Felix Morrow

Revolution and Counter Revolution in Spain


Foreword

FOR the new generations moving into political life a study of the Spanish Civil War of 1936–39 contains valuable lessons. This book, hammered out in time with the dramatic events it describes, stands in direct line with the great writings of Marx and Engels on the Revolutions of 1848 and the Paris Commune and Trotsky’s History of the Russian Revolution. No doubt later historical research has been able to uncover from the record a more detailed account of the facts, and the reports of participants have helped to throw light on the motives of many of those involved. The basic interpretation made by Morrow in the light of Marxism retains all its validity and offers an invaluable key to one of the decisive events of our epoch. In reprinting this book, which has become a rarity, a valuable service is being rendered to the working-class movement and to students of politics. Needless to say, while Morrow’s work has so well withstood the test of time there is not a single part of the voluminous literature produced by the Stalinists which could be reprinted today without courting ridicule.

The Spanish workers and peasants, in July 1936, made a revolution but they could not complete it or maintain the positions won. Their revolution was defeated and counter-revolution, in the shape of the bourgeois republic, by its triumph, prepared the way for the bloodier triumph of Franco. This defeat was one of a long series which issued from the betrayals of social democracy and Stalinism. It reflected, above all, the failure to build in time the necessary revolutionary leadership, a party of the Bolshevik type. This failure was not peculiarly Spanish but was part of an international crisis of proletarian leadership which called for the formation of the Fourth International and is still with us today.

· · · · · · ·

▶ **EXERCISE REQUIREMENTS**
- A) According to the foreword, in what month and year did the Spanish workers and peasants make their revolution?
- B) Carry on the foreword to Morrow's book on the Spanish revolution with one more paragraph that follows on from its last sentence.

▶ **INPUT DATA**

· · · · · · ·

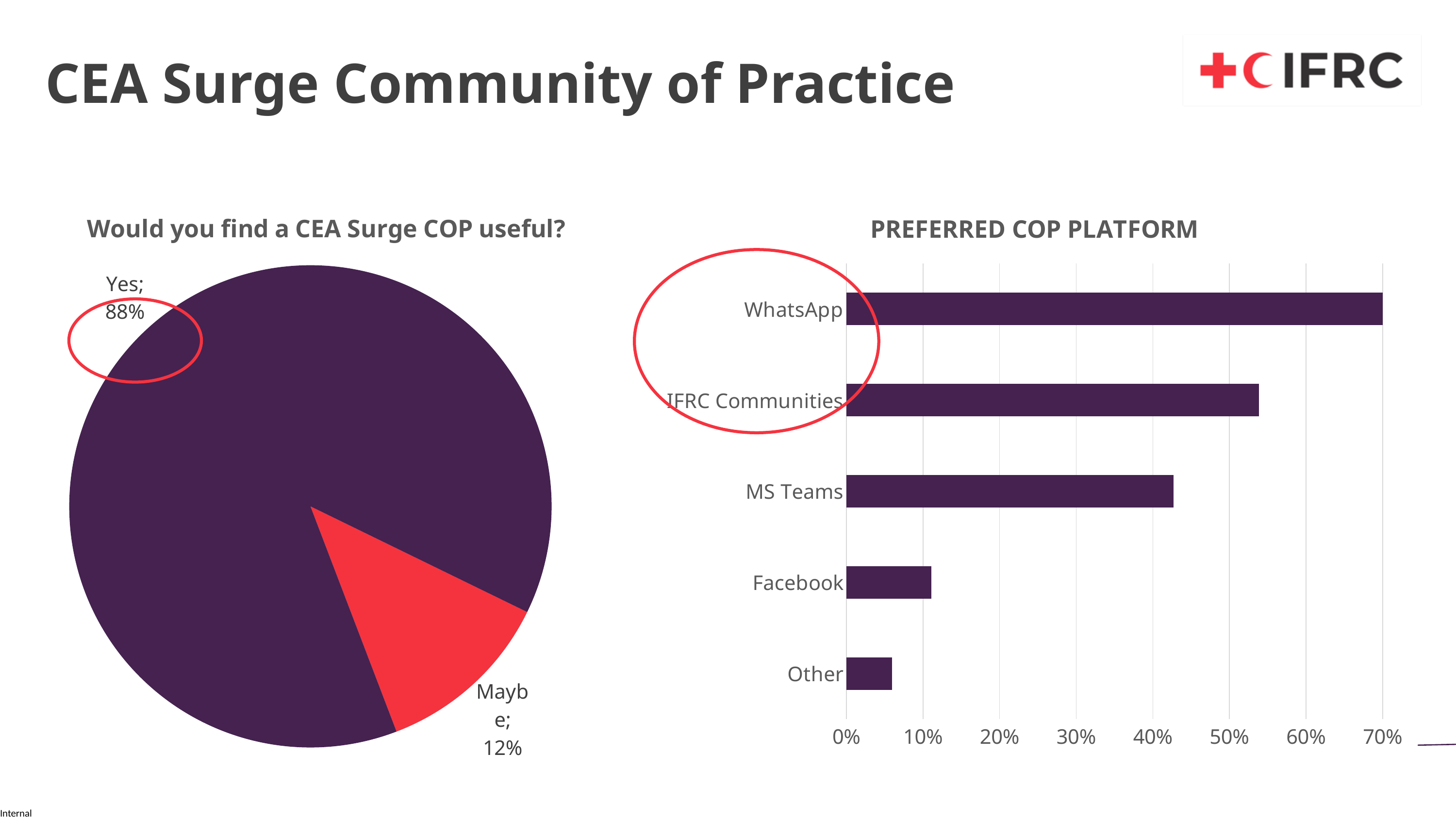
In the pie chart 'Would you find a CEA Surge COP useful?', what share of respondents answered Maybe? 12% In the 'PREFERRED COP PLATFORM' chart, which platform has the lowest value? Other How many slices does the pie chart 'Would you find a CEA Surge COP useful?' have? 2 What kind of chart is 'PREFERRED COP PLATFORM'? bar chart In the 'PREFERRED COP PLATFORM' chart, which platform has the highest value? WhatsApp In the 'PREFERRED COP PLATFORM' chart, which has a larger value, IFRC Communities or MS Teams? IFRC Communities In the 'PREFERRED COP PLATFORM' chart, is the value for Facebook greater or less than 20%? less In the 'PREFERRED COP PLATFORM' chart, how many platforms are listed? 5 In the pie chart 'Would you find a CEA Surge COP useful?', how many percentage points larger is the Yes slice than the Maybe slice? 76 In the pie chart 'Would you find a CEA Surge COP useful?', what share of respondents answered Yes? 88% In the pie chart 'Would you find a CEA Surge COP useful?', which response has the largest slice? Yes In the 'PREFERRED COP PLATFORM' chart, is the value for WhatsApp greater or less than 60%? greater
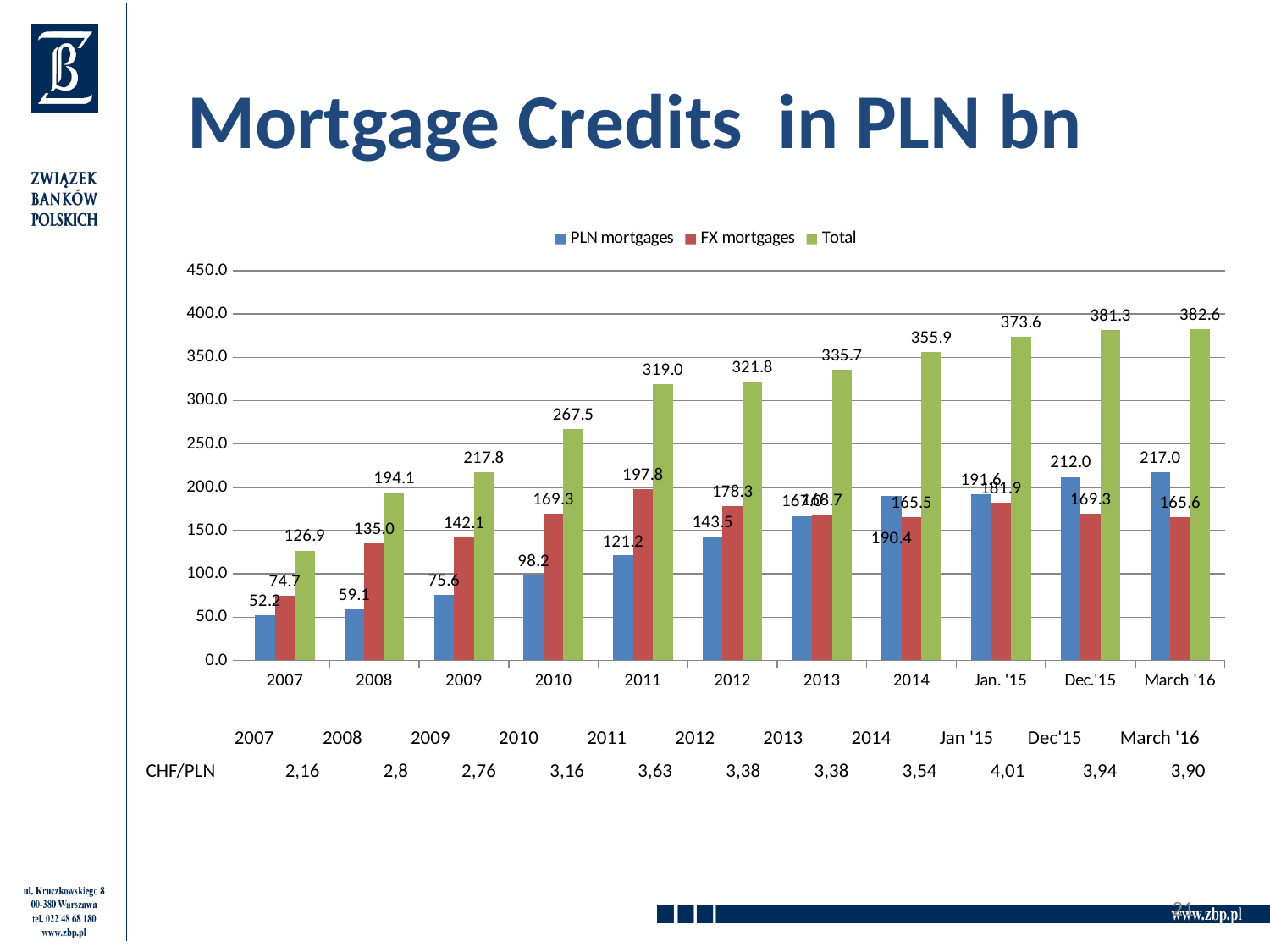
In which period is the Total highest? March '16 Is the Total value for 2009 greater or less than 200? greater In which year are PLN mortgages lowest? 2007 Does the Total series rise or fall from 2007 to March '16? rise In 2012, which is larger: PLN mortgages or FX mortgages? FX mortgages What is the value of FX mortgages in 2011? 197.8 What is the difference between PLN mortgages and FX mortgages in 2014? 24.9 What is the Total value for 2010? 267.5 In which period are FX mortgages highest? 2011 How many series does the legend list? 3 What is the value of PLN mortgages for March '16? 217.0 How many periods are shown on the x axis of the chart? 11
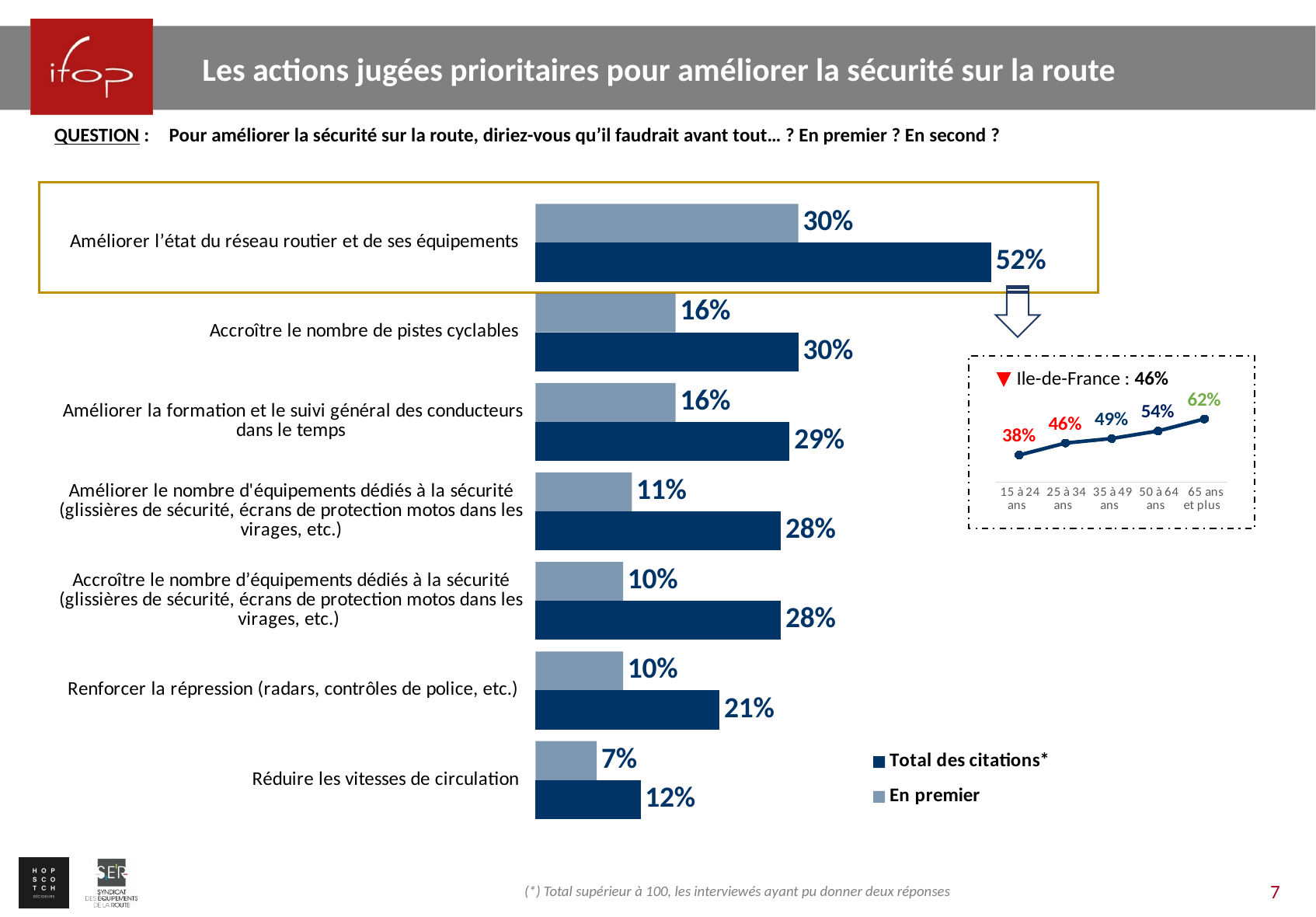
In the main bar chart, what is the difference between the 'Total des citations*' and 'En premier' values for 'Renforcer la répression (radars, contrôles de police, etc.)'? 11% In the small age-group line chart on the right, what is the value for '65 ans et plus'? 62% How many series does the legend of the main bar chart list? 2 In the main bar chart, what is the 'Total des citations*' value for 'Améliorer l'état du réseau routier et de ses équipements'? 52% How many categories does the main bar chart show? 7 What kind of chart is the main chart on the slide? Bar chart In the small age-group line chart on the right, what is the difference between the values for '65 ans et plus' and '15 à 24 ans'? 24% In the small age-group line chart on the right, do the values rise or fall from the youngest to the oldest age group? Rise In the main bar chart, which category has the highest 'Total des citations*' value? Améliorer l'état du réseau routier et de ses équipements In the main bar chart, what is the 'En premier' value for 'Accroître le nombre de pistes cyclables'? 16% In the main bar chart, which is larger: the 'Total des citations*' value for 'Accroître le nombre de pistes cyclables' or for 'Réduire les vitesses de circulation'? Accroître le nombre de pistes cyclables In the main bar chart, which category has the lowest 'En premier' value? Réduire les vitesses de circulation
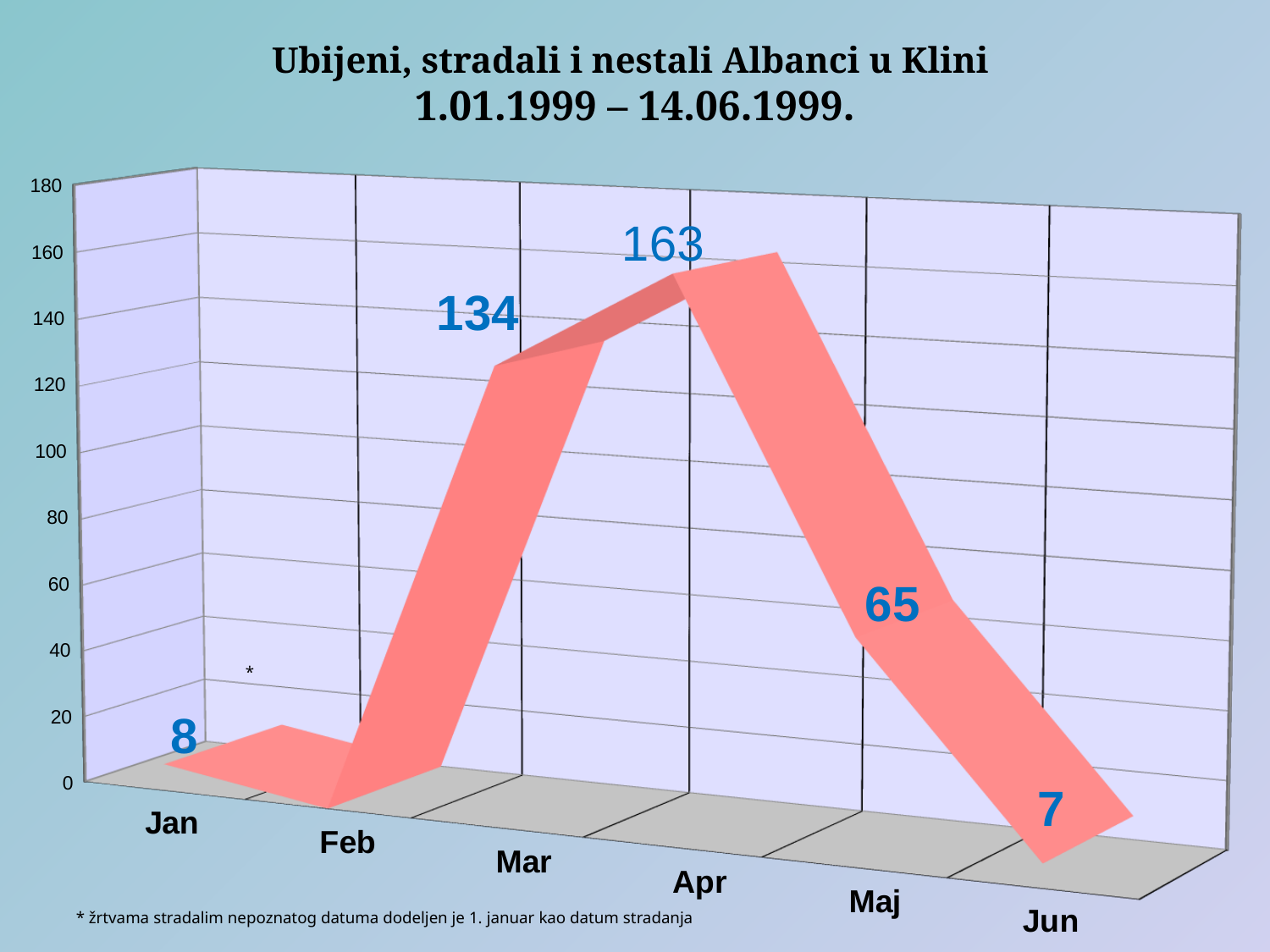
What is the difference between the values for Mar and Maj? 69 Which is larger, the value for Maj or the value for Jun? Maj What is the difference between the values for Apr and Mar? 29 What is the value for Maj? 65 What is the value for Mar? 134 How many months are shown on the x axis? 6 Which month has the highest value? Apr Is the value for Feb greater or less than 20? less What is the value for Apr? 163 What is the value for Jun? 7 What is the value for Jan? 8 What kind of chart is shown on the slide? line chart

· · · · · · ·

▶ **ANSWERS TO THE PROBLEMS**
- A) July 1936.

- B)
During these years the Spanish proletariat was in the vanguard of the international struggle of its class. It made a revolution in the teeth of the attempt by the fascist military junta to establish a dictatorship on behalf of the landed oligarchy, big business and the church, which saw in the crushing of the working-class movement the only way to secure their privileges. Before this determined threat the bourgeois state, wearing the trappings of the Popular Front, panicked and disintegrated. The army and police, upon which its existence depended, joined the rebellion or prepared to do so. The response of the workers, as well as of the peasants in many parts of the country, was to set up their own organs of power and to carry out a social revolution. In this way they sought, spontaneously, to give concrete form to the promise of the Popular Front government which they had elected in February 1936.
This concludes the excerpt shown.